Project 1 on Computational Physics and Machine Learning, deadline January 31, 2023

Data Analysis and Machine Learning FYS-STK3155/FYS4155 Department of Physics, University of Oslo, Norway

Dec 11, 2022

Regression analysis and resampling methods

The main aim of this project is to study in more detail various regression methods, including the Ordinary Least Squares (OLS) method, Ridge regression and finally Lasso regression and eventually kernel regression and/or Bayesian Linear Regression as well as Logistic Regression for classification problems. The project includes also a discussion of support vector machines for classification problems.
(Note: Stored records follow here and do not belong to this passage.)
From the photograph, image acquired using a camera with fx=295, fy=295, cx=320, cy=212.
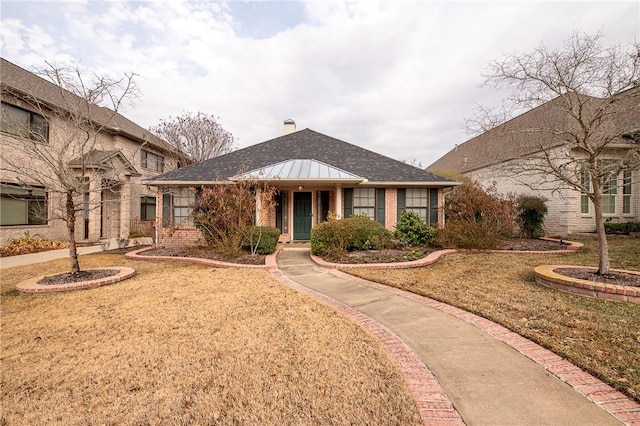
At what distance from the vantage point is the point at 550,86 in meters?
5.98

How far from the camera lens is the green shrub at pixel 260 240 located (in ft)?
31.9

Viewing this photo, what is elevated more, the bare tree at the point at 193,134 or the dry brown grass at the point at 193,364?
the bare tree at the point at 193,134

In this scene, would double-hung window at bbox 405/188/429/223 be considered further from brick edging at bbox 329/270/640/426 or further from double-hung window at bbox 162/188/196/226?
double-hung window at bbox 162/188/196/226

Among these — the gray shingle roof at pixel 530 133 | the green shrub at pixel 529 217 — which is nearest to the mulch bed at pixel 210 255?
the gray shingle roof at pixel 530 133

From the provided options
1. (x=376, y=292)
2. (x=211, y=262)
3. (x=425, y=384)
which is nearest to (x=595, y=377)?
(x=425, y=384)

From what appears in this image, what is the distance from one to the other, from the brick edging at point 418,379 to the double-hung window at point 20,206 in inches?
553

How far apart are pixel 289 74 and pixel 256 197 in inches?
379

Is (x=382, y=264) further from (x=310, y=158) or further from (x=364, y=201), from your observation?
(x=310, y=158)

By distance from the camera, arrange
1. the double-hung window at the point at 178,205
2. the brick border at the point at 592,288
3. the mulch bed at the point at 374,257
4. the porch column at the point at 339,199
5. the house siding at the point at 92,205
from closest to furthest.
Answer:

The numerical methods include matrix inversion, singular value decomposition, convex optimization methods (gradient descent, steepest descent, stochastic gradient descent, ie iterative solvers) and several central (deterministic) ML methods.
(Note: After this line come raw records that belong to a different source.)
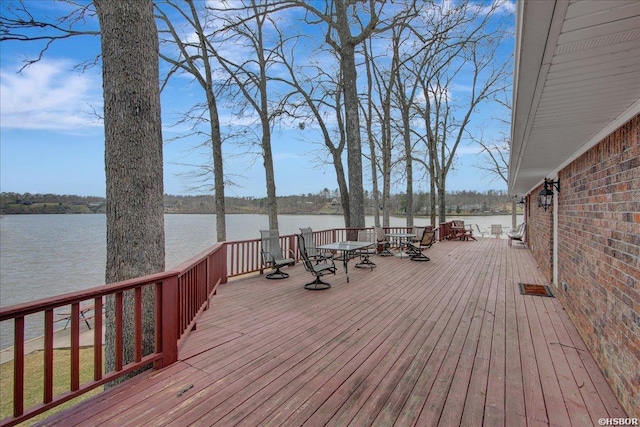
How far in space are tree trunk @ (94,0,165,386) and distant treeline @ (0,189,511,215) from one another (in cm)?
1320

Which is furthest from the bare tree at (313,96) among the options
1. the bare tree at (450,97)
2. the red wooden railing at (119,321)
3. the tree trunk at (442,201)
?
the red wooden railing at (119,321)

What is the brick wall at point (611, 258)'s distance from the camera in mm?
2019

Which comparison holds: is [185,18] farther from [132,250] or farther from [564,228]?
[564,228]

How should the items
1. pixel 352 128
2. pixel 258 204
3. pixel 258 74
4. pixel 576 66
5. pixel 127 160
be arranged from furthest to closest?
pixel 258 204 → pixel 258 74 → pixel 352 128 → pixel 127 160 → pixel 576 66

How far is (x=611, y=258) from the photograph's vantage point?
244 cm

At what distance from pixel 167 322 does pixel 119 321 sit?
0.42 metres

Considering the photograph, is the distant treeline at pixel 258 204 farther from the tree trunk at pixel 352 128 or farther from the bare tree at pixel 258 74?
the tree trunk at pixel 352 128

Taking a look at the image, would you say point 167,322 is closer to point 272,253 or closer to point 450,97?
A: point 272,253

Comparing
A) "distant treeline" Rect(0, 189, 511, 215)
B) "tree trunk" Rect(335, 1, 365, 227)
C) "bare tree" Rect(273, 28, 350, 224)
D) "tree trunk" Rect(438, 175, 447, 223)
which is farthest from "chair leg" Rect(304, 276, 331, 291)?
"tree trunk" Rect(438, 175, 447, 223)

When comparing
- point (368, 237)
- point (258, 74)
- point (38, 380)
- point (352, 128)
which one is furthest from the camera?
point (258, 74)

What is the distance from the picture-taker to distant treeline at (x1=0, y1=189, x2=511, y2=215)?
59.3 feet

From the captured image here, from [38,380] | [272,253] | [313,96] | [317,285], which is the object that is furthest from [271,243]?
[313,96]

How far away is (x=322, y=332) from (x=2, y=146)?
64.6 ft

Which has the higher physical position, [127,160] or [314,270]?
[127,160]
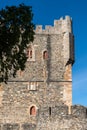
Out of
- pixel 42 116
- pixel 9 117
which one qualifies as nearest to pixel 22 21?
pixel 42 116

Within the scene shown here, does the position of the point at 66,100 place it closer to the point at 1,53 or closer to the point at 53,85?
the point at 53,85

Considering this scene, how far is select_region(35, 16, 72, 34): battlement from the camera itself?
38.2 metres

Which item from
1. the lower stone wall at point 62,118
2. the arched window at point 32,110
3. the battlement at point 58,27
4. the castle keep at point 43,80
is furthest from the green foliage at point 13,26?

The methods are in turn combined with resampling techniques like the bootstrap method and cross validation.

We will first study how to fit polynomials to a specific two-dimensional function called Franke's function. This is a function which has been widely used when testing various interpolation and fitting algorithms. Furthermore, after having established the model and the method, we will employ resamling techniques such as cross-validation and/or bootstrap in order to perform a proper assessment of our models. We will also study in detail the so-called Bias-Variance trade off.
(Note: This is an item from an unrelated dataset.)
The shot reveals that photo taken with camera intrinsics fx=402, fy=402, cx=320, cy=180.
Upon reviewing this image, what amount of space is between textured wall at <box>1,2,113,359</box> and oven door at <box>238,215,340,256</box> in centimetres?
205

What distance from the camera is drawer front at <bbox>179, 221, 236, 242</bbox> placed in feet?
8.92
The Franke function, which is a weighted sum of four exponentials reads as follows

$$ \begin{align*} f(x,y) &= \frac{3}{4}\exp{\left(-\frac{(9x-2)^2}{4} - \frac{(9y-2)^2}{4}\right)}+\frac{3}{4}\exp{\left(-\frac{(9x+1)^2}{49}- \frac{(9y+1)}{10}\right)} \\ &+\frac{1}{2}\exp{\left(-\frac{(9x-7)^2}{4} - \frac{(9y-3)^2}{4}\right)} -\frac{1}{5}\exp{\left(-(9x-4)^2 - (9y-7)^2\right) }. \end{align*} $$

The function is defined for $ x,y\in [0,1] $. Our first step will be to perform an OLS regression analysis of this function, trying out a polynomial fit with an $ x $ and $ y $ dependence of the form $ [x, y,x^2, y^2, xy, \dots] $. We will also include bootstrap first as a resampling technique. After that we will include the cross-validation technique.

We can use a uniform distribution to set up the arrays of values for $ x $ and $ y $, or as in the example below just a set of fixed values for $ x $ and $ y $ with a given step size. We will fit a function (for example a polynomial) of $ x $ and $ y $. Thereafter we will repeat much of the same procedure using Ridge and Lasso regression, introducing thus a dependence on the regularization parameter (also called penalty) $ \lambda $.

The Python code for the Franke function is included here (it performs also a three-dimensional plot of it)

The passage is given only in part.